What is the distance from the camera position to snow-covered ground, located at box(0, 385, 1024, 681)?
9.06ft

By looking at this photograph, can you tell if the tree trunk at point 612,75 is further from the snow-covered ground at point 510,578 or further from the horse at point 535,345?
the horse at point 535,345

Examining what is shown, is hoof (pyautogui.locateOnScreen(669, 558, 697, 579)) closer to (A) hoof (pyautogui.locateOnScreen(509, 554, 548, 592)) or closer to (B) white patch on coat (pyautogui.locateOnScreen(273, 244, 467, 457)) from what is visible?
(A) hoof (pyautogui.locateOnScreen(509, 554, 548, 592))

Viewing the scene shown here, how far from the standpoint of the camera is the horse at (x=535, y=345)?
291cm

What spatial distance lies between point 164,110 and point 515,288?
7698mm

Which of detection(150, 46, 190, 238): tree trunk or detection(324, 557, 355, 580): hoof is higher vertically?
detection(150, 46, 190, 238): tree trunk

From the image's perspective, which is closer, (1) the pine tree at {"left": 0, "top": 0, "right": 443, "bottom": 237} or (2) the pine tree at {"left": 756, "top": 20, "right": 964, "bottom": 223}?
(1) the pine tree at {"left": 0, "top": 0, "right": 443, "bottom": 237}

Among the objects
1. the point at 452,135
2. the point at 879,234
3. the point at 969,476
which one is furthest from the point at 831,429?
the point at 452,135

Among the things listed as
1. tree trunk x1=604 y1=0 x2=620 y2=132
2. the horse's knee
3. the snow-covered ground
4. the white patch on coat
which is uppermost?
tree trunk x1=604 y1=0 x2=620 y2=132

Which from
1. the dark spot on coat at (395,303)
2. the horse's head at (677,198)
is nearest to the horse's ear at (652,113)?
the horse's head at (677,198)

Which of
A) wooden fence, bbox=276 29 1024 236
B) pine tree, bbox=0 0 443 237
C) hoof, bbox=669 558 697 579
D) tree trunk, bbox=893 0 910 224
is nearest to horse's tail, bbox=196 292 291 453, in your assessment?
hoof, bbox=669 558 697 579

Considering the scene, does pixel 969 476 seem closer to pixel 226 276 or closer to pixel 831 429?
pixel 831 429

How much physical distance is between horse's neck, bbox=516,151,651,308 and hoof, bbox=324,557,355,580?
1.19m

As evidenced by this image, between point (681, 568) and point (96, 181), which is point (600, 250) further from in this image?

### [Task requirements]
Write out the full listing, keeping every line exactly as it is.

### [Result]
What is the distance from the camera position to snow-covered ground, located at box(0, 385, 1024, 681)?
9.06ft

By looking at this photograph, can you tell if the tree trunk at point 612,75 is further from the snow-covered ground at point 510,578 or further from the horse at point 535,345?
the horse at point 535,345

Examining what is shown, is hoof (pyautogui.locateOnScreen(669, 558, 697, 579)) closer to (A) hoof (pyautogui.locateOnScreen(509, 554, 548, 592)) or closer to (B) white patch on coat (pyautogui.locateOnScreen(273, 244, 467, 457)) from what is visible?
(A) hoof (pyautogui.locateOnScreen(509, 554, 548, 592))

Viewing the scene shown here, how far from the standpoint of the camera is the horse at (x=535, y=345)?
291cm

What spatial distance lies between point 164,110 and point 515,288?
7698mm

Which of detection(150, 46, 190, 238): tree trunk or detection(324, 557, 355, 580): hoof is higher vertically?
detection(150, 46, 190, 238): tree trunk

From the image's perspective, which is closer, (1) the pine tree at {"left": 0, "top": 0, "right": 443, "bottom": 237} or (2) the pine tree at {"left": 756, "top": 20, "right": 964, "bottom": 223}?
(1) the pine tree at {"left": 0, "top": 0, "right": 443, "bottom": 237}

Among the objects
1. the point at 452,135
2. the point at 879,234
3. the point at 969,476
which one is furthest from the point at 831,429?
the point at 452,135

Among the things listed as
1. tree trunk x1=604 y1=0 x2=620 y2=132
2. the horse's knee
3. the snow-covered ground
4. the white patch on coat
which is uppermost?
tree trunk x1=604 y1=0 x2=620 y2=132

Which from
1. the dark spot on coat at (395,303)
2. the horse's head at (677,198)
is nearest to the horse's ear at (652,113)?
the horse's head at (677,198)

Which of
A) wooden fence, bbox=276 29 1024 236
B) pine tree, bbox=0 0 443 237
C) hoof, bbox=669 558 697 579
D) tree trunk, bbox=893 0 910 224
is nearest to horse's tail, bbox=196 292 291 453, in your assessment?
hoof, bbox=669 558 697 579

Considering the scene, does pixel 969 476 seem closer to pixel 226 276 or closer to pixel 831 429?
pixel 831 429

How much physical distance is between horse's neck, bbox=516,151,651,308 and hoof, bbox=324,557,355,580?
1.19m

As evidenced by this image, between point (681, 568) and point (96, 181), which is point (600, 250) further from in this image?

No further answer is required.